* 課題の指示 A: 以下の空間推論の質問データのエントリをすべて、1行を1つの文字列とするJSONリストに書き出すこと。空行は除き、画像は答えに含めない。

* 本文抜粋:
********

まずはじめに解説をしなければいけない事がつぎの点。
・これは文房具のイベントである事。
・インクとは万年筆インクを意味する。
・トレードは文字通り交換を意味する。
つまり本イベントは、万年筆インクを交換するため(だけ)のイベントである。
文房具の広く深い世界
昨夜のレザー文具では、手帳のデザイン・機能性といった製品そのものにフォーカスされた誰にでもわかりやすい(興味はなくても理解・納得できる)内容のイベントでした。
本来文房具は個人が用途(仕事や環境)によって選択し使用する、限りなくパーソナルな実用品で、どちらかというと内側に向うベクトルのツアイテムです。
ところが今回のイベント「インクトレード会」は、個人的趣味・嗜好品であるはずの文房具(万年筆インク)を等価交換しその価値を共有・シェアする、といった日常のなかで消耗品として文房具に接する消費者には、なかなか理解し辛い主旨のイベントといえるでしょう。
ヨーロッパやアメリカでは「ペンショー」という、万年筆のコレクターやバイヤーが集う国際的なイベントもありますが、こちらビジネス的なイベントなので、「インク交換会」とはかなり異質なモノかもしれません。
インクトレード会
さてテーブルに並んだこのツール?
こんなモノや
あんなモノ
で、こんな風になります。
楽しみ方はいたって簡単、会場に集まった人どうしが各自が持ち寄った万年筆インクを相手のインクと交換する。
それだけ・・・です。
???
もちろんルールはあります。
どちらかというと注意事項ですけどね。
・交換は双方合意の事。
・蔦屋書店はトラブルに関して一切関知しない。
といった内容。
会場レポート
18:00の開場前からたくさんの人が集まり、代官山蔦屋書店佐久間さんの挨拶で始まったインク交換会。
それぞれに持ち寄った万年筆インクを披露しながら、インク交換がはじまりました。
中央テーブルのタミヤボトルは、お互い交換したインクを詰めるボトルとして使用されます。
一般の人が見て「これって何につかうの?」と思われるシリンジは、万年筆のインク瓶からタミヤボトルへ移す際に、インクを吸い上げる為のツールになります。
そして水の張ったボウルは、使ったシリンジの洗浄のために用意されています。
参加者の9割は女性でしたが、男性参加者は少ないながら、かなりのヘビーユーザーとお見受けできる方が、自分の持っているインクカラーを集めてたインクノートを持参、カタログのような役割でトレードの際に、実際の色見本として活用されていました。

********

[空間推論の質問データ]
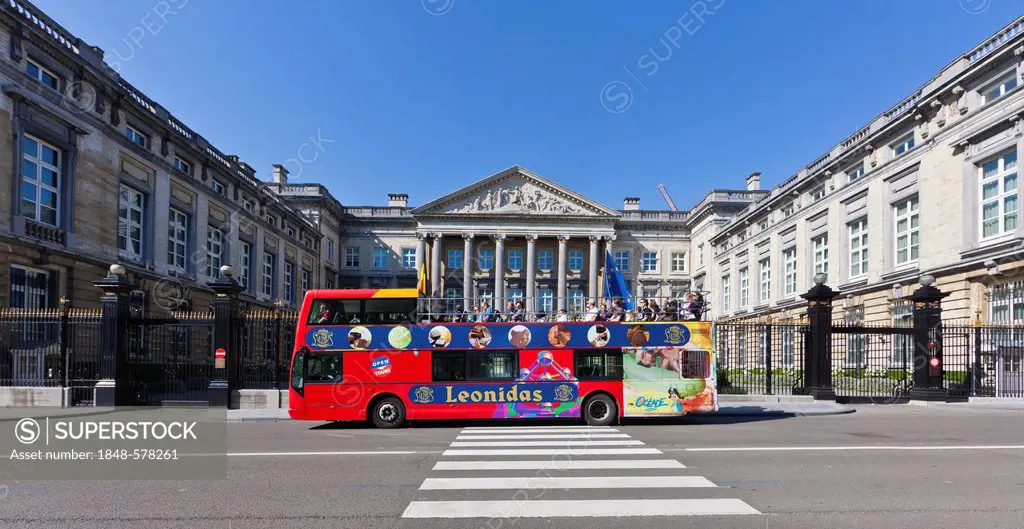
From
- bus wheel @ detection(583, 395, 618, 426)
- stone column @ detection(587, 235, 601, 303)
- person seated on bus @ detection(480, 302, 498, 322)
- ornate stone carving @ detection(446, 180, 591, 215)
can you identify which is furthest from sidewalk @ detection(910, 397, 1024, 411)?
ornate stone carving @ detection(446, 180, 591, 215)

********

* 課題の指示 B: インク交換会についての本文抜粋と照らし、(i)「参加者の9割は男性だった」、(ii)「水の張ったボウルはシリンジの洗浄のために用意されていた」、(iii)「交換には双方の合意が必要とされた」がそれぞれ合っているか、はい・いいえで答え、決め手となる本文の語句をそのまま引用すること。

* 演習の結果 A:
[
  "From",
  "- bus wheel @ detection(583, 395, 618, 426)",
  "- stone column @ detection(587, 235, 601, 303)",
  "- person seated on bus @ detection(480, 302, 498, 322)",
  "- ornate stone carving @ detection(446, 180, 591, 215)",
  "can you identify which is furthest from sidewalk @ detection(910, 397, 1024, 411)?",
  "ornate stone carving @ detection(446, 180, 591, 215)"
]

* 演習の結果 B:
(i) いいえ。「参加者の9割は女性でしたが」
(ii) はい。「そして水の張ったボウルは、使ったシリンジの洗浄のために用意されています。」
(iii) はい。「交換は双方合意の事。」